Should we think of homes as assets or as a place to live?
The challenge is for older adults to define “home” less as an owned asset and more as a secure and sustainable place to live, said Elena Portacolone, a professor at the Institute for Health & Aging with the University of California, San Francisco.
Portacolone said there are options in the middle of the spectrum between staying in an owned house and moving to institutional care.
Renting out part of the house to extract cash flow from the home can help pay for professional care, for example. Portacolone also pointed to reverse mortgages or plans in which family members pay for their anticipated ownership stake through home maintenance.
Ultimately, families need to find sustainable ways to make long-owned homes work for elders and the entire family, said Samara Scheckler, a senior research associate at the Harvard Joint Center for Housing Studies, who studies the intersection of elder care and housing.

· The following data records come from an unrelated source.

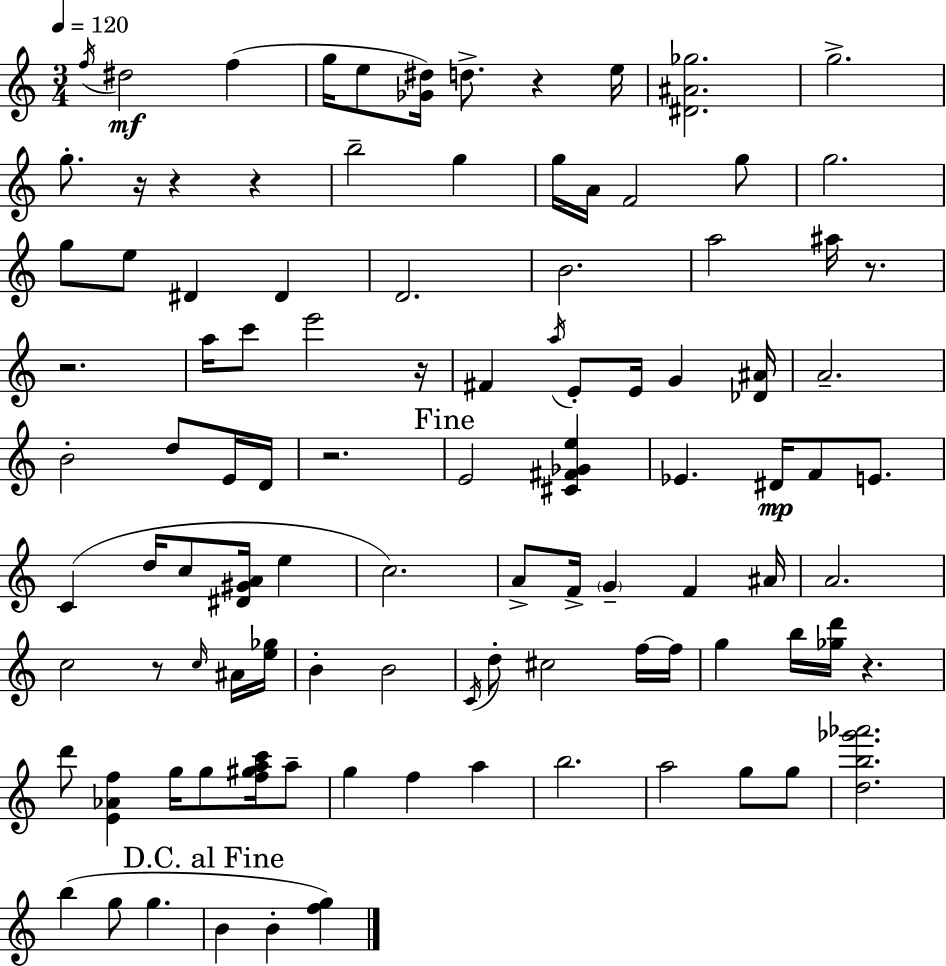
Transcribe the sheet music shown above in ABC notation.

X:1
T:Untitled
M:3/4
L:1/4
K:C
f/4 ^d2 f g/4 e/2 [_G^d]/4 d/2 z e/4 [^D^A_g]2 g2 g/2 z/4 z z b2 g g/4 A/4 F2 g/2 g2 g/2 e/2 ^D ^D D2 B2 a2 ^a/4 z/2 z2 a/4 c'/2 e'2 z/4 ^F a/4 E/2 E/4 G [_D^A]/4 A2 B2 d/2 E/4 D/4 z2 E2 [^C^F_Ge] _E ^D/4 F/2 E/2 C d/4 c/2 [^D^GA]/4 e c2 A/2 F/4 G F ^A/4 A2 c2 z/2 c/4 ^A/4 [e_g]/4 B B2 C/4 d/2 ^c2 f/4 f/4 g b/4 [_gd']/4 z d'/2 [E_Af] g/4 g/2 [f^gac']/4 a/2 g f a b2 a2 g/2 g/2 [db_g'_a']2 b g/2 g B B [fg]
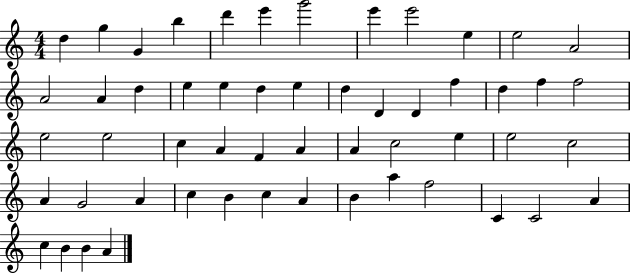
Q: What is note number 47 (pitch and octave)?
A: F5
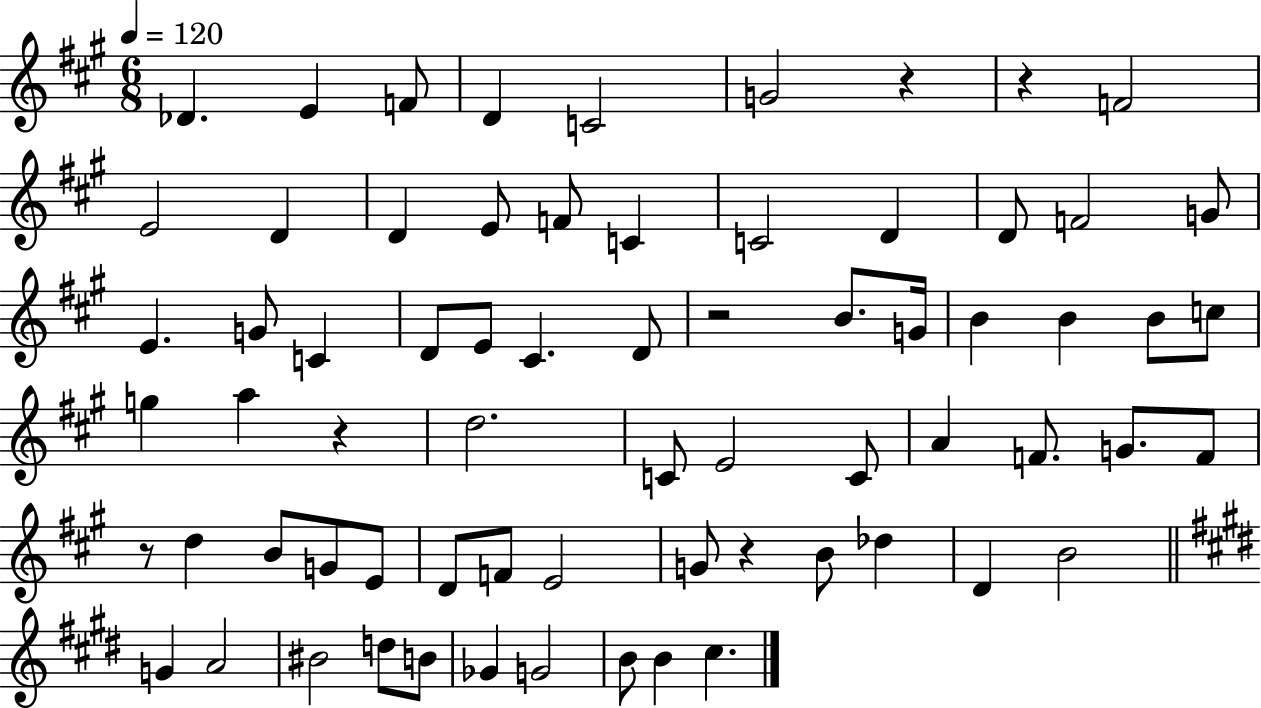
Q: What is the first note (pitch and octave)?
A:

Already, analysis that she and her colleagues have conducted indicates that 75% of American households headed by those age 75 and older cannot afford the long-term care they need. Continuing in their homes is less expensive than moving to retirement communities. But as care needs increase, many can’t afford at-home services either. Even if they sold their houses, they might not have enough to pay for escalating levels of institutional care for the rest of their lives.
“For some, a multigenerational household will be a good solution,” Scheckler told SAN.

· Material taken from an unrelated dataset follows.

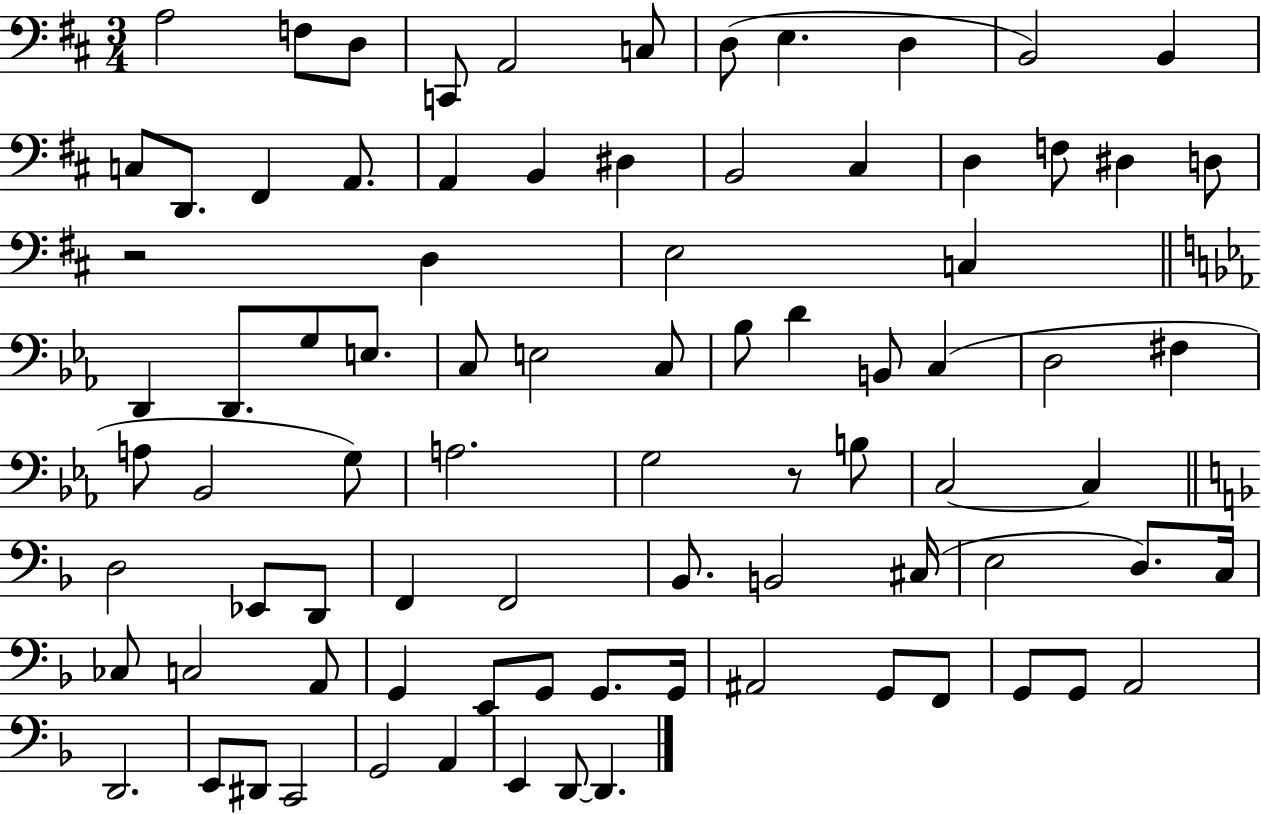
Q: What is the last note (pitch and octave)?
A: D2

Multigenerational households are culturally congruent with many Black, Asian and Hispanic families, said Scheckler. These cultural preferences likely explain, at least in part, the rise in young adults who live with their parents and expect to inherit the family house. A survey sponsored by insurer Choice Mutual found that 69% of Americans expect to inherit real estate.

How common is it for homes to be handed down by generation?
For middle-class and working families, the oldest generation’s houses are now considered generational assets, says Anthony Martin, CEO of Choice Mutual.
“Often, they live with their parents, and their game plan is, that because they’re the ones caring for their parents, they’ll get the house,” he told SAN.
As older adults come to terms with their late-in-life capabilities, they have the chance to redefine “independence” and, with that, their definition of home, said Brad Breeding, managing partner of MyLifeSite, a firm that advises consumers and retirement communities.
Receiving care in their long-time homes can help boomers adjust to the idea of moving to a retirement community or even assisted living.
“People feel like leaving their home means giving up independence,” Breeding told SAN. “But those things can change. For some, independence is being in control of their schedules and decisions.”
Boomers can’t hold on forever. For one thing, the millions of split-level and two-story houses bought by boomers decades ago can’t be readily retrofitted for safe, sustainable one-story living — especially not in time to accommodate rapidly aging elders. As rising generations start to take the financial reins, they’ll be in a position to raise difficult topics, especially to head off elder care crises.
“Power of attorney is a way to wake up the younger generations and ask the right questions,” West told SAN. “I always like giving adult children the perspective that in the event that mom and dad can’t do it for themselves, do you know what they want you to do with and for them?”